Si certains voient dans le vote de l’article 24 du projet de loi Macron en faveur du développement du logement locatif intermédiaire un obstacle à la construction de logements sociaux, rappelons que lors de sa conférence de presse à l’Élysée le 5 février, le président de la République a annoncé une nouvelle politique de la ville autour de plusieurs axes : peuplement, logement social, accompagnement et développement.

Un comité interministériel dédié à la lutte contre les inégalités dans les territoires s’y consacrera, ainsi qu’une nouvelle agence nationale de développement économique sur les territoires, mise en place sur le modèle de l’ANRU.

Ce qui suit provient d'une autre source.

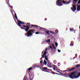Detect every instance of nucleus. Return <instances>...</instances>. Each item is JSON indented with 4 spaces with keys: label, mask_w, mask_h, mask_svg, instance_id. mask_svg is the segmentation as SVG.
<instances>
[{
    "label": "nucleus",
    "mask_w": 80,
    "mask_h": 80,
    "mask_svg": "<svg viewBox=\"0 0 80 80\" xmlns=\"http://www.w3.org/2000/svg\"><path fill=\"white\" fill-rule=\"evenodd\" d=\"M18 23V25L21 28L23 29L24 28V30H25V32H28L29 28H30V23H27V26H23L21 25H24L25 24L23 22H22L21 21H17Z\"/></svg>",
    "instance_id": "obj_1"
},
{
    "label": "nucleus",
    "mask_w": 80,
    "mask_h": 80,
    "mask_svg": "<svg viewBox=\"0 0 80 80\" xmlns=\"http://www.w3.org/2000/svg\"><path fill=\"white\" fill-rule=\"evenodd\" d=\"M77 73V72L76 71H75L72 72L70 74H68L67 75V76H69V77L72 79L78 78L80 76V73L78 74V76L76 75Z\"/></svg>",
    "instance_id": "obj_2"
},
{
    "label": "nucleus",
    "mask_w": 80,
    "mask_h": 80,
    "mask_svg": "<svg viewBox=\"0 0 80 80\" xmlns=\"http://www.w3.org/2000/svg\"><path fill=\"white\" fill-rule=\"evenodd\" d=\"M33 33H35V30L33 29H31L29 31H28L27 32V33H25V35H26V36H27L28 37H30V36H31V35H33Z\"/></svg>",
    "instance_id": "obj_3"
},
{
    "label": "nucleus",
    "mask_w": 80,
    "mask_h": 80,
    "mask_svg": "<svg viewBox=\"0 0 80 80\" xmlns=\"http://www.w3.org/2000/svg\"><path fill=\"white\" fill-rule=\"evenodd\" d=\"M47 49L46 48L44 52V53L43 54V55H42V58H45V59L47 61H48V59L47 58V56H46V54L47 53Z\"/></svg>",
    "instance_id": "obj_4"
},
{
    "label": "nucleus",
    "mask_w": 80,
    "mask_h": 80,
    "mask_svg": "<svg viewBox=\"0 0 80 80\" xmlns=\"http://www.w3.org/2000/svg\"><path fill=\"white\" fill-rule=\"evenodd\" d=\"M57 2L56 3L57 5H58V6H62L63 5L62 3V1L61 0H58L57 1Z\"/></svg>",
    "instance_id": "obj_5"
},
{
    "label": "nucleus",
    "mask_w": 80,
    "mask_h": 80,
    "mask_svg": "<svg viewBox=\"0 0 80 80\" xmlns=\"http://www.w3.org/2000/svg\"><path fill=\"white\" fill-rule=\"evenodd\" d=\"M72 8H71V9L73 12H75V10H76V9L77 8H76V6L75 5H73V4L72 5Z\"/></svg>",
    "instance_id": "obj_6"
},
{
    "label": "nucleus",
    "mask_w": 80,
    "mask_h": 80,
    "mask_svg": "<svg viewBox=\"0 0 80 80\" xmlns=\"http://www.w3.org/2000/svg\"><path fill=\"white\" fill-rule=\"evenodd\" d=\"M41 68H42V71H43V72H44L45 70H48V68L47 67H41Z\"/></svg>",
    "instance_id": "obj_7"
},
{
    "label": "nucleus",
    "mask_w": 80,
    "mask_h": 80,
    "mask_svg": "<svg viewBox=\"0 0 80 80\" xmlns=\"http://www.w3.org/2000/svg\"><path fill=\"white\" fill-rule=\"evenodd\" d=\"M78 1V0H72L73 4H76Z\"/></svg>",
    "instance_id": "obj_8"
},
{
    "label": "nucleus",
    "mask_w": 80,
    "mask_h": 80,
    "mask_svg": "<svg viewBox=\"0 0 80 80\" xmlns=\"http://www.w3.org/2000/svg\"><path fill=\"white\" fill-rule=\"evenodd\" d=\"M31 27H35V28H38V26H37V25H35L32 24Z\"/></svg>",
    "instance_id": "obj_9"
},
{
    "label": "nucleus",
    "mask_w": 80,
    "mask_h": 80,
    "mask_svg": "<svg viewBox=\"0 0 80 80\" xmlns=\"http://www.w3.org/2000/svg\"><path fill=\"white\" fill-rule=\"evenodd\" d=\"M62 2L63 3L65 4L66 5H67V4H69L70 3V2H66V1H65L64 0H63Z\"/></svg>",
    "instance_id": "obj_10"
},
{
    "label": "nucleus",
    "mask_w": 80,
    "mask_h": 80,
    "mask_svg": "<svg viewBox=\"0 0 80 80\" xmlns=\"http://www.w3.org/2000/svg\"><path fill=\"white\" fill-rule=\"evenodd\" d=\"M77 10L78 11H80V5H78L77 6Z\"/></svg>",
    "instance_id": "obj_11"
},
{
    "label": "nucleus",
    "mask_w": 80,
    "mask_h": 80,
    "mask_svg": "<svg viewBox=\"0 0 80 80\" xmlns=\"http://www.w3.org/2000/svg\"><path fill=\"white\" fill-rule=\"evenodd\" d=\"M75 70V67L72 68L68 70L69 72H71V71H73Z\"/></svg>",
    "instance_id": "obj_12"
},
{
    "label": "nucleus",
    "mask_w": 80,
    "mask_h": 80,
    "mask_svg": "<svg viewBox=\"0 0 80 80\" xmlns=\"http://www.w3.org/2000/svg\"><path fill=\"white\" fill-rule=\"evenodd\" d=\"M14 12L15 13V18L16 19H17V20H18V18H17V14H16V13H15V12L14 11Z\"/></svg>",
    "instance_id": "obj_13"
},
{
    "label": "nucleus",
    "mask_w": 80,
    "mask_h": 80,
    "mask_svg": "<svg viewBox=\"0 0 80 80\" xmlns=\"http://www.w3.org/2000/svg\"><path fill=\"white\" fill-rule=\"evenodd\" d=\"M45 32L47 34H48V35L50 34V33H49V32H50V31H45Z\"/></svg>",
    "instance_id": "obj_14"
},
{
    "label": "nucleus",
    "mask_w": 80,
    "mask_h": 80,
    "mask_svg": "<svg viewBox=\"0 0 80 80\" xmlns=\"http://www.w3.org/2000/svg\"><path fill=\"white\" fill-rule=\"evenodd\" d=\"M44 63L45 65H47V61L45 60L44 61Z\"/></svg>",
    "instance_id": "obj_15"
},
{
    "label": "nucleus",
    "mask_w": 80,
    "mask_h": 80,
    "mask_svg": "<svg viewBox=\"0 0 80 80\" xmlns=\"http://www.w3.org/2000/svg\"><path fill=\"white\" fill-rule=\"evenodd\" d=\"M52 47L53 48H54V50H56V48L55 47V46H54V45L53 44H52Z\"/></svg>",
    "instance_id": "obj_16"
},
{
    "label": "nucleus",
    "mask_w": 80,
    "mask_h": 80,
    "mask_svg": "<svg viewBox=\"0 0 80 80\" xmlns=\"http://www.w3.org/2000/svg\"><path fill=\"white\" fill-rule=\"evenodd\" d=\"M7 4L9 3V0H5Z\"/></svg>",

Le président de la République a aussi insisté sur la nécessité d’une application plus stricte de la loi SRU, d’une plus forte construction de logements sociaux, d’un renforcement des pouvoirs des préfets en la matière et d’un durcissement des sanctions, si nécessaire en cas de non-respect des quotas.

Le ministre de la Ville avait également estimé, quelques jours auparavant, qu’il fallait durcir la loi SRU puisque que le paiement de l’amende était encore trop souvent préféré à la construction de logements sociaux et qu’il n’était pas exclu que l’État se saisisse de terrains constructibles dans certaines communes pour assurer davantage de mixité sociale.

Notons à ce sujet que la ministre du Logement, de l’égalité des territoires et de la ruralité a reçu, au début de l’année, le rapport sur la mise en œuvre du dispositif de mobilisation du foncier public permettant la vente à prix réduit des terrains cédés par l’État pour les programmes de construction comprenant bien sûr le logement social. Le rapport propose des évolutions concrètes pour accélérer les procédures de cessions et renforcer l’accompagnement des acteurs, grâce notamment à des équipes spécialisées présentes au sein des préfectures.